[Ah, Richard beat me to it, and much more succinctly!]
Sort of a topic highjack. I got a lot out of this article:
http://lanesplitter.jalopnik.com/why-no-one-will-sell-you-the-bike-you-want-1641411378/1641776874/+damonHere’s a quote that I hope ties in to your question:
“At its peak, the American motorcycle market accounted for 1.1 million total bike sales a year. Now, that's under 500,000. Harley sells 250,000 of those (because classic rock just won't die), Honda's the next biggest at 125,000 or so, and everyone else is orders of magnitude smaller.”

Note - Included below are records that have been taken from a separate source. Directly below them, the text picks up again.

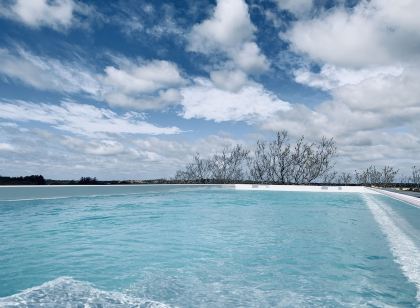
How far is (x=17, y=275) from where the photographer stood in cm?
410

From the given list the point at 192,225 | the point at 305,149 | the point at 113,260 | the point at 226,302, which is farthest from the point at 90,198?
the point at 305,149

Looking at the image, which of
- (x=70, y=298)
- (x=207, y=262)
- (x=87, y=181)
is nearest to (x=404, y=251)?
(x=207, y=262)

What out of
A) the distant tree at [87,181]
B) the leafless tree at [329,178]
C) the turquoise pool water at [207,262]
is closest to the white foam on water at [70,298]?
the turquoise pool water at [207,262]

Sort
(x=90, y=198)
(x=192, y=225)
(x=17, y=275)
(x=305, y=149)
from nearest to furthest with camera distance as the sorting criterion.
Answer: (x=17, y=275) < (x=192, y=225) < (x=90, y=198) < (x=305, y=149)

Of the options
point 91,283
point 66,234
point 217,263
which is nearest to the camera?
point 91,283

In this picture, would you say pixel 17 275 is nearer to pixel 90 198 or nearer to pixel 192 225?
pixel 192 225

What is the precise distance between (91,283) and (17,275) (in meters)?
1.04

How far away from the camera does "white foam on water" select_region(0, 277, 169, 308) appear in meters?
3.16

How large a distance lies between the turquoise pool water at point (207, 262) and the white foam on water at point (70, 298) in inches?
0.4

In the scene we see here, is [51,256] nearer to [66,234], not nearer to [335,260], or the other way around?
[66,234]

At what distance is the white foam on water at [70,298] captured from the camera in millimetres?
3162

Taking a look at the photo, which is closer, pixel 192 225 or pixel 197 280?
pixel 197 280

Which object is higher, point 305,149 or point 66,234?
point 305,149

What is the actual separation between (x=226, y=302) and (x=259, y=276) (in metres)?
0.96
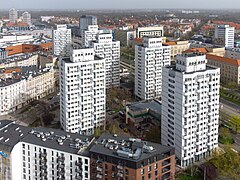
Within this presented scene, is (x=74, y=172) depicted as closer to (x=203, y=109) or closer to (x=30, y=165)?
(x=30, y=165)

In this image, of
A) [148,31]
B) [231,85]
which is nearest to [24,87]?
[231,85]

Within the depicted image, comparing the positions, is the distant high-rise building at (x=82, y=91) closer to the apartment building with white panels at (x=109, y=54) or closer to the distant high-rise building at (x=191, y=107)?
the distant high-rise building at (x=191, y=107)

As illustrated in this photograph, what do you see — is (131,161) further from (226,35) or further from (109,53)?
(226,35)

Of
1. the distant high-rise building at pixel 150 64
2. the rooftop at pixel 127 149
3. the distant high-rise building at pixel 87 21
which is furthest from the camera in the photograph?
the distant high-rise building at pixel 87 21

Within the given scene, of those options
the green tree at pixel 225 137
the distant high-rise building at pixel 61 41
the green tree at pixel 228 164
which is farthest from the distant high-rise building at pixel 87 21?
the green tree at pixel 228 164

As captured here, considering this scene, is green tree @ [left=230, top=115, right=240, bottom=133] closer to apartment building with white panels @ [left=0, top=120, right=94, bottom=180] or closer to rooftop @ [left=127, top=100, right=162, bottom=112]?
rooftop @ [left=127, top=100, right=162, bottom=112]
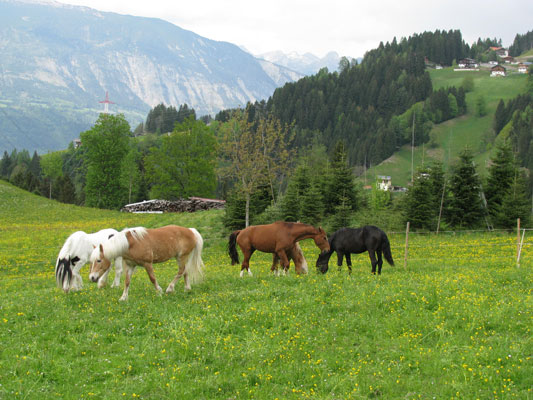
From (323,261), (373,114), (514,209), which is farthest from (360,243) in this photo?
(373,114)

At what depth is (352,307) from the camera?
11289mm

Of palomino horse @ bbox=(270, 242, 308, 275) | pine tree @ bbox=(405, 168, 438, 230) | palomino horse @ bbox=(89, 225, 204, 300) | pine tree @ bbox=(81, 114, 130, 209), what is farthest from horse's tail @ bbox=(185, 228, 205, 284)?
pine tree @ bbox=(81, 114, 130, 209)

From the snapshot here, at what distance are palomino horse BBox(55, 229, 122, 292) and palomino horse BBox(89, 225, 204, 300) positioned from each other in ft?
4.64

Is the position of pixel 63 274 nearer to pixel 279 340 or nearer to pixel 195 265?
pixel 195 265

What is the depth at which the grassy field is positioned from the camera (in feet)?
25.5

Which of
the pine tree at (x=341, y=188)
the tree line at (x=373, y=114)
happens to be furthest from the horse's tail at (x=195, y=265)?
the tree line at (x=373, y=114)

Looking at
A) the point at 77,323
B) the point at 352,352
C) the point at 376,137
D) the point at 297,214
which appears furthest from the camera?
the point at 376,137

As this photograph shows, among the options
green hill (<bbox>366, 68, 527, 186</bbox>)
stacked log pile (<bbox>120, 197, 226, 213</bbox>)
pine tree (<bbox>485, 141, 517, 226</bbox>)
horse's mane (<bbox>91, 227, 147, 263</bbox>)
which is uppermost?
green hill (<bbox>366, 68, 527, 186</bbox>)

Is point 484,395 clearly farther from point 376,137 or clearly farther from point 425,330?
point 376,137

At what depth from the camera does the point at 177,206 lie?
7269cm

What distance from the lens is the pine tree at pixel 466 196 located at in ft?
128

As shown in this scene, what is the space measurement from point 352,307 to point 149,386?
5.48 meters

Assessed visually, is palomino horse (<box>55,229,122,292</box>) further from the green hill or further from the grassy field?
the green hill

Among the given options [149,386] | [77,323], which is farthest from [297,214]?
[149,386]
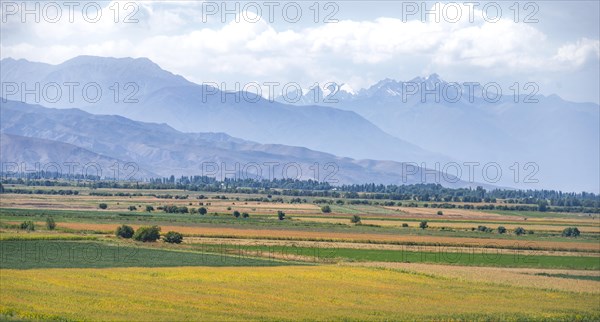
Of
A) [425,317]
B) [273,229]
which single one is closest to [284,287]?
[425,317]

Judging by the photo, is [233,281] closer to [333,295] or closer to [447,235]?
[333,295]

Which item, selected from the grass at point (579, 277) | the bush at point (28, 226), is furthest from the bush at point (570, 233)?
the bush at point (28, 226)

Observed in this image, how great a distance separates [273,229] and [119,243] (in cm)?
2439

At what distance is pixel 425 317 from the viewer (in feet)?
133

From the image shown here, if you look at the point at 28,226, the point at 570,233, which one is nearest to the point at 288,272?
the point at 28,226

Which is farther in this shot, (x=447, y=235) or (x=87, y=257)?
(x=447, y=235)

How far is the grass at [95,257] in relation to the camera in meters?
55.4

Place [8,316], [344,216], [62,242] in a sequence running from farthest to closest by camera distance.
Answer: [344,216] → [62,242] → [8,316]

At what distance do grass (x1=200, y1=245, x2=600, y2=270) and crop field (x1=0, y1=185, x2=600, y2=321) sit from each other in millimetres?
143

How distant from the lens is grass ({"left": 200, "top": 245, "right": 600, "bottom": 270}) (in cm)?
6912

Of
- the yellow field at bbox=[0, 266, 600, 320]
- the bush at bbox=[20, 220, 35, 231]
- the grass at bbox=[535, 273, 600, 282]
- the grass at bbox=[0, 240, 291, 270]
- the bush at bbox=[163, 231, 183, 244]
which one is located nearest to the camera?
the yellow field at bbox=[0, 266, 600, 320]

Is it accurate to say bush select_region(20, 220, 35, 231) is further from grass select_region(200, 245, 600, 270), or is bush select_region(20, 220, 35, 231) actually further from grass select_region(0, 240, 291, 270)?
grass select_region(200, 245, 600, 270)

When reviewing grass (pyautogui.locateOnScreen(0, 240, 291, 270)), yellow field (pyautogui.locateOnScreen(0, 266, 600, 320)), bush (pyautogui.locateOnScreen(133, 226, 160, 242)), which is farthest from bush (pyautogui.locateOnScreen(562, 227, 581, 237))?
yellow field (pyautogui.locateOnScreen(0, 266, 600, 320))

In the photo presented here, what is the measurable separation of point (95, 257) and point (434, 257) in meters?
26.8
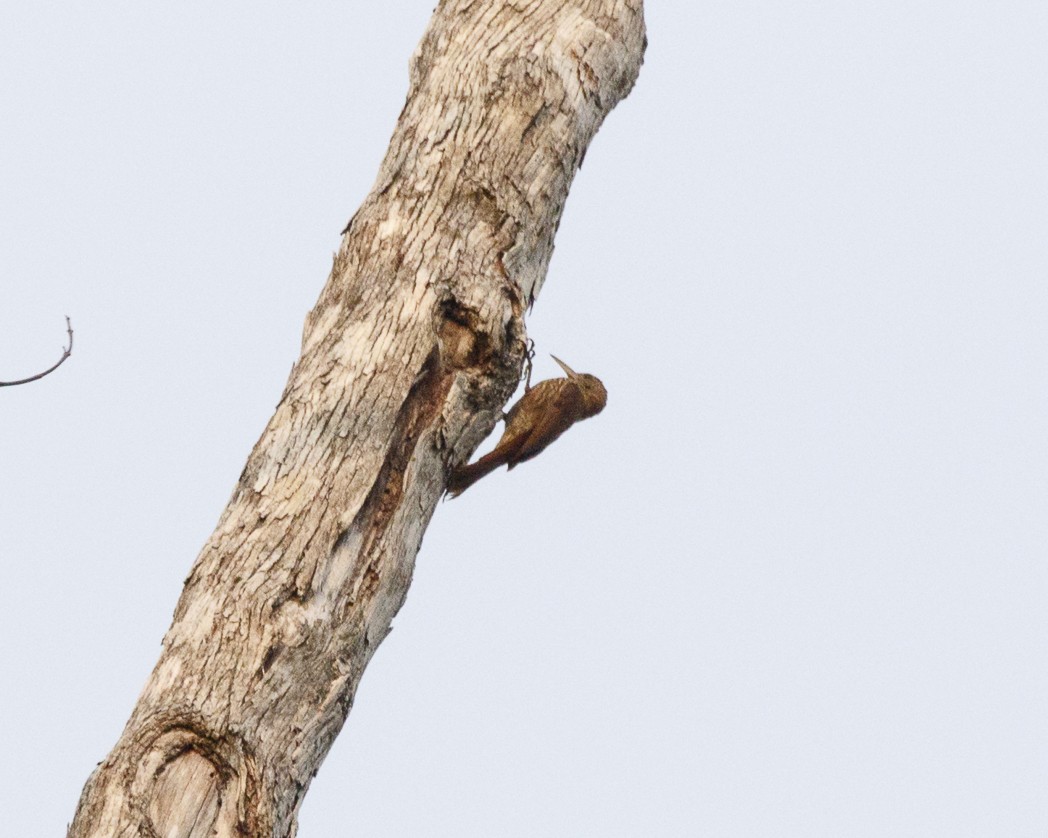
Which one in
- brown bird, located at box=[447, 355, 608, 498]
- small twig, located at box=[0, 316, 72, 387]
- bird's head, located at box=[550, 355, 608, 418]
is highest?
bird's head, located at box=[550, 355, 608, 418]

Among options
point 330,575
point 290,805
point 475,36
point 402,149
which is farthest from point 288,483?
point 475,36

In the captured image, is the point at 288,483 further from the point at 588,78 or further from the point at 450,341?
the point at 588,78

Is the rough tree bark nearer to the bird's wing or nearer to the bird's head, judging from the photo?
the bird's wing

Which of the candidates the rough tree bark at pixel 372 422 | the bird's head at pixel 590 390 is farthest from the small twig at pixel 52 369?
the bird's head at pixel 590 390

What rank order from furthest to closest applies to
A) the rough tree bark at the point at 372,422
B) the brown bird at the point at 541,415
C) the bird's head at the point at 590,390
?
1. the bird's head at the point at 590,390
2. the brown bird at the point at 541,415
3. the rough tree bark at the point at 372,422

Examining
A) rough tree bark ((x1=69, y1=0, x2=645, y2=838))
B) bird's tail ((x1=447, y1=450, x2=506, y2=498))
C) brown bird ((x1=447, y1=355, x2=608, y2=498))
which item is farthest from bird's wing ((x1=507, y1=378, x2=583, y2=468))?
rough tree bark ((x1=69, y1=0, x2=645, y2=838))

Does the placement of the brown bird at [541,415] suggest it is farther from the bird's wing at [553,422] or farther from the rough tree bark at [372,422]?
the rough tree bark at [372,422]
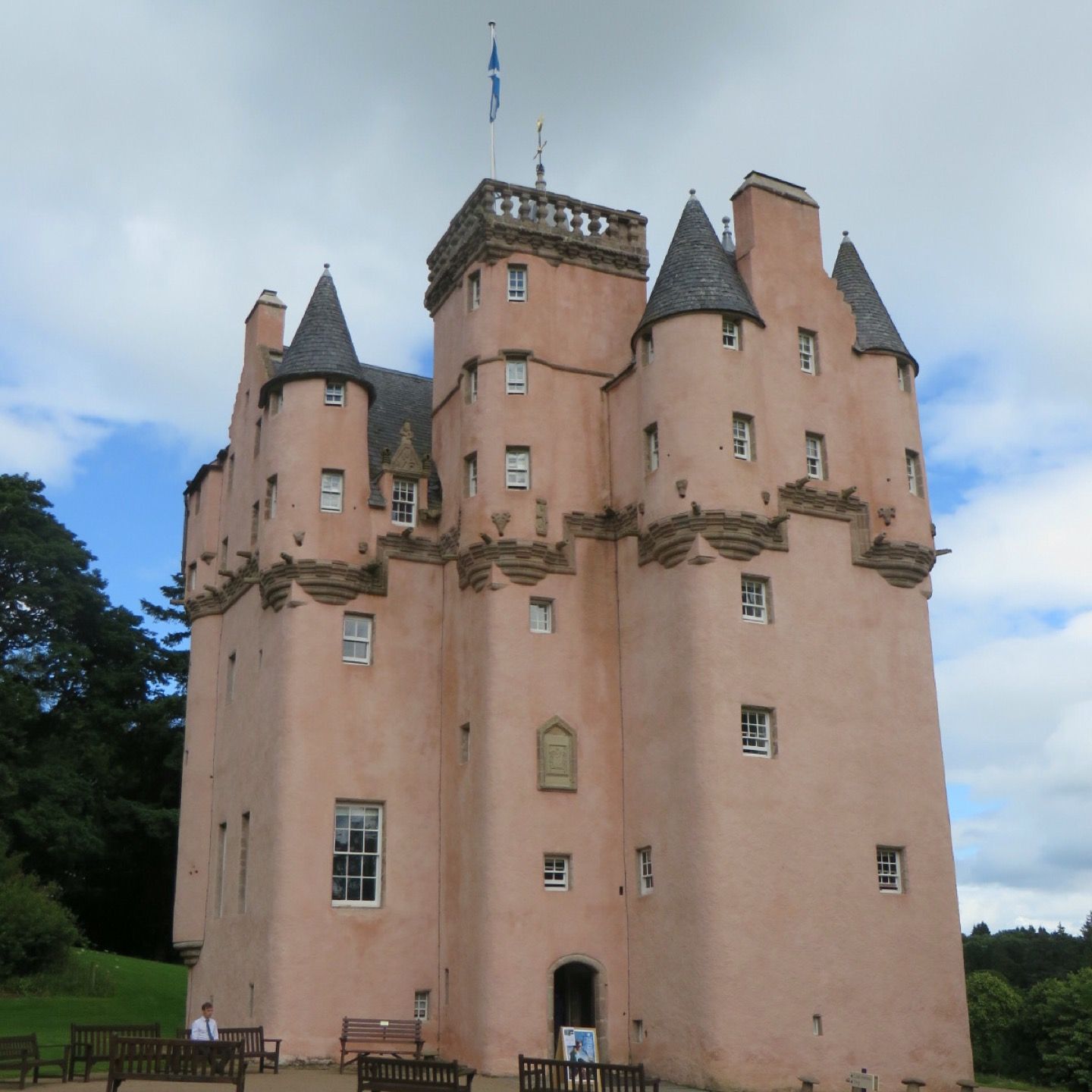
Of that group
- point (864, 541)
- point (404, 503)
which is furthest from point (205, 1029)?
point (864, 541)

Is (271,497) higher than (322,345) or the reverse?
the reverse

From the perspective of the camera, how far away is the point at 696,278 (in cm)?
3531

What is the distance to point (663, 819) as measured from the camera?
32.2 metres

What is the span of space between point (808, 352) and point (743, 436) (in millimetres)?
3828

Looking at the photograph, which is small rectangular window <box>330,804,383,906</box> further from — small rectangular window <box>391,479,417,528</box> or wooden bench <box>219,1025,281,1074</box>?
small rectangular window <box>391,479,417,528</box>

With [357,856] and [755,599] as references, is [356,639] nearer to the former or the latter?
[357,856]

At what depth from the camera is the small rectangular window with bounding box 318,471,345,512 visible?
36.8m

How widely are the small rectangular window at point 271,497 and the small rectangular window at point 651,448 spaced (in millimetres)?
10132

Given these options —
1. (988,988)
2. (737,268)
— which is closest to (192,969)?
(737,268)

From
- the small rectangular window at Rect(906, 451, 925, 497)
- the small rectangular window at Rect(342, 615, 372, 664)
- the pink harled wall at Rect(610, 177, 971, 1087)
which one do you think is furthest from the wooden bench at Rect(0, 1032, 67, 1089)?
the small rectangular window at Rect(906, 451, 925, 497)

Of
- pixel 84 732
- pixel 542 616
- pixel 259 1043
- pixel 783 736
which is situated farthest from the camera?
pixel 84 732

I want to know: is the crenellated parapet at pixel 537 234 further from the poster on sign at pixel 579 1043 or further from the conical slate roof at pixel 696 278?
the poster on sign at pixel 579 1043

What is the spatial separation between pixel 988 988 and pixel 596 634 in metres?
30.2

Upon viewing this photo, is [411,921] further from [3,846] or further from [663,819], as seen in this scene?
[3,846]
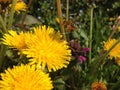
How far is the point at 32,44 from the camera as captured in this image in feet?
4.08

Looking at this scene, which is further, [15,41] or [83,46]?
[83,46]

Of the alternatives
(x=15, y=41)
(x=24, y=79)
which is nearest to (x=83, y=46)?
(x=15, y=41)

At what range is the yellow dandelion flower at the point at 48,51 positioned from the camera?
121 cm

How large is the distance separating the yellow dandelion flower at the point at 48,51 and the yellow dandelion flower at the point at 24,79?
0.11 feet

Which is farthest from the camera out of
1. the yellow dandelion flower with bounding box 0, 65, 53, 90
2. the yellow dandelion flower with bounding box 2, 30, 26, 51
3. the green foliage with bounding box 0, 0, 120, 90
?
the green foliage with bounding box 0, 0, 120, 90

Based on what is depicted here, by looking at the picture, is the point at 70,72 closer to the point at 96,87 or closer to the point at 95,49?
the point at 96,87

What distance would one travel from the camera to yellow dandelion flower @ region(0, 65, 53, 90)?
1.12m

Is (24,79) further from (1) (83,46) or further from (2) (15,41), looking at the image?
(1) (83,46)

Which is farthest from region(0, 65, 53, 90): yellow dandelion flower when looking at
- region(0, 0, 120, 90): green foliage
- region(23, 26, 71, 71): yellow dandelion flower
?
region(0, 0, 120, 90): green foliage

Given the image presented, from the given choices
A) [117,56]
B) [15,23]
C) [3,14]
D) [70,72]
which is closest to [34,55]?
[70,72]

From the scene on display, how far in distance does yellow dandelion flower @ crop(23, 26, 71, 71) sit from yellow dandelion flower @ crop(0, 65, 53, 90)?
0.03m

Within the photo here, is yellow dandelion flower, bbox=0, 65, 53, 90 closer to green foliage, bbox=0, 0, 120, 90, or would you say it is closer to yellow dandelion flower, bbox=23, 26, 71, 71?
yellow dandelion flower, bbox=23, 26, 71, 71

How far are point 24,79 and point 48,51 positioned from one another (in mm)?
155

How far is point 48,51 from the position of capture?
1273 millimetres
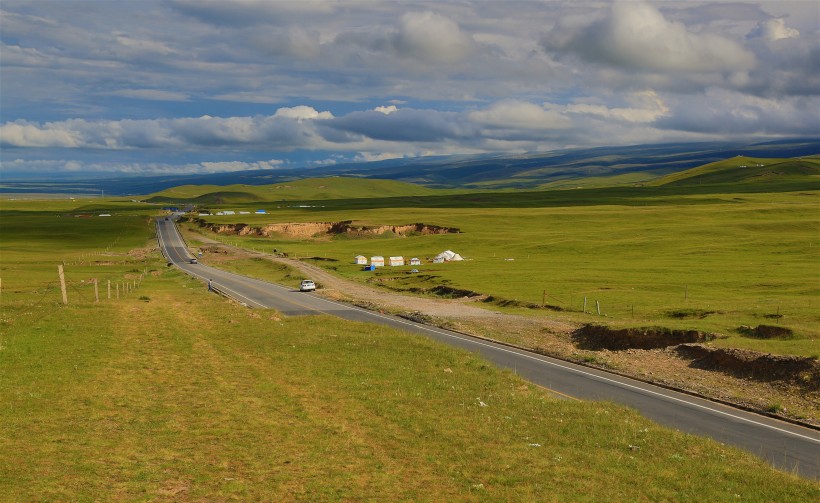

So, let’s say you dream big as a manufacturer, maybe not as big as Elon Musk, but you really want to have an impact on both the planet’s health and on your company’s viability. Would you even glance at a market that totals a half million, half of which is taken by customers loyal to the potato-potato sound of THE iconic ICE twin cylinder, and a quarter is already dominated by a company with a solid reputation of building reliable motorcycles coupled with innovative, proven marketing techniques? Would you tool up to try to capture a slice (wrestling them away from Yamaha, Kawasaki, BMW, Ducati) of the 125,000 remaining potential customers when you could focus on the multitudes of car customers? I don’t think a company as huge as Tesla wants to be would bother. I think a bunch of feisty startup types in Talent, OR or Santa Cruz, CA might. And did. But not Tesla. I mean Elon aims for outer space!